Stored data

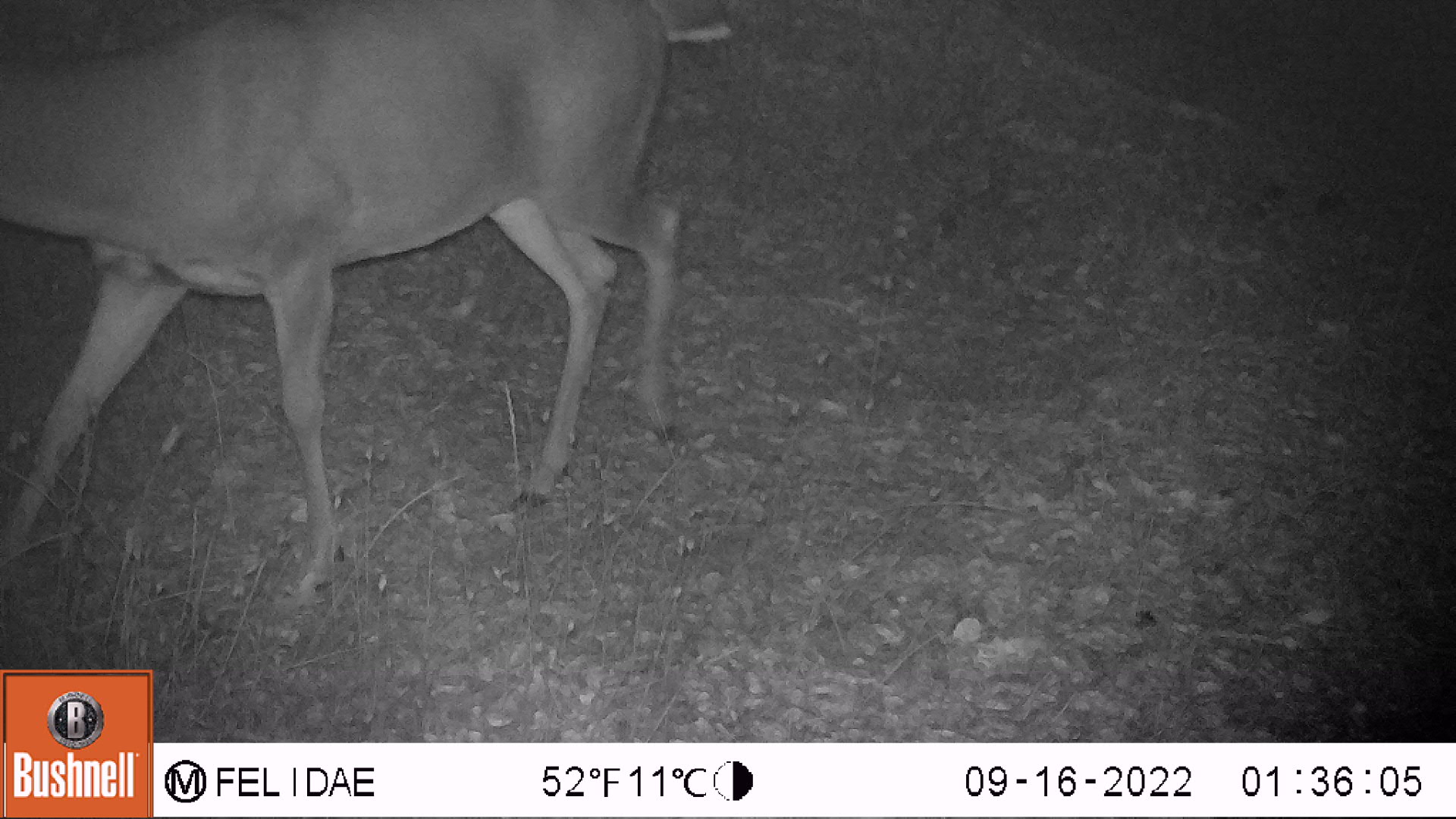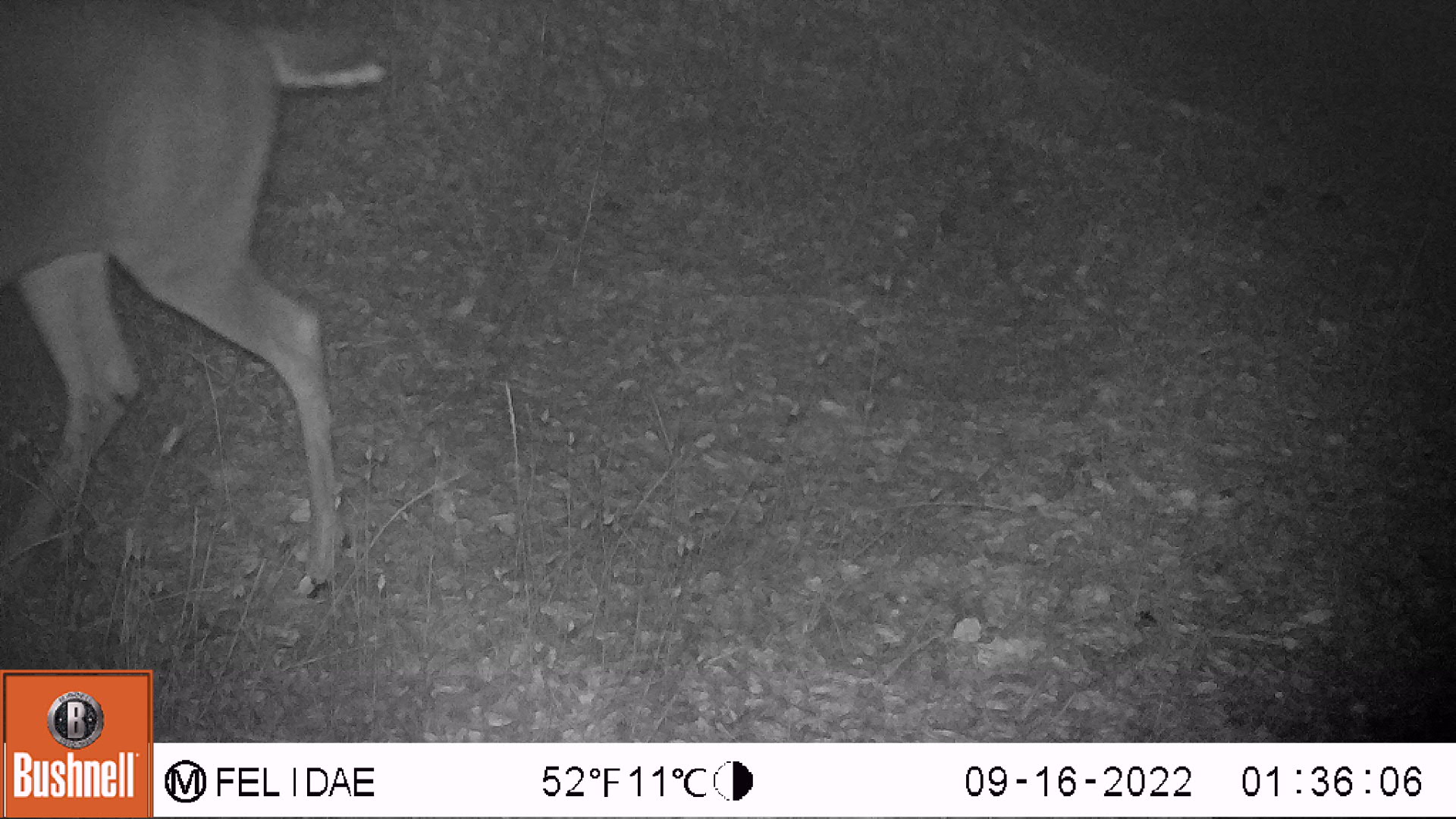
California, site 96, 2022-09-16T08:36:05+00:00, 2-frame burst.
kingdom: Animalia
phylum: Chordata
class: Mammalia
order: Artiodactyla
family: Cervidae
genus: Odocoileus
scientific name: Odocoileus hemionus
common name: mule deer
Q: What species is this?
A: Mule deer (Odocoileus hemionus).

▶ _What needs to be done_
The expected result is the data above in exact form, free of pictures.

▶ _Written reply_
California, site 96, 2022-09-16T08:36:05+00:00, 2-frame burst.
kingdom: Animalia
phylum: Chordata
class: Mammalia
order: Artiodactyla
family: Cervidae
genus: Odocoileus
scientific name: Odocoileus hemionus
common name: mule deer
Q: What species is this?
A: Mule deer (Odocoileus hemionus).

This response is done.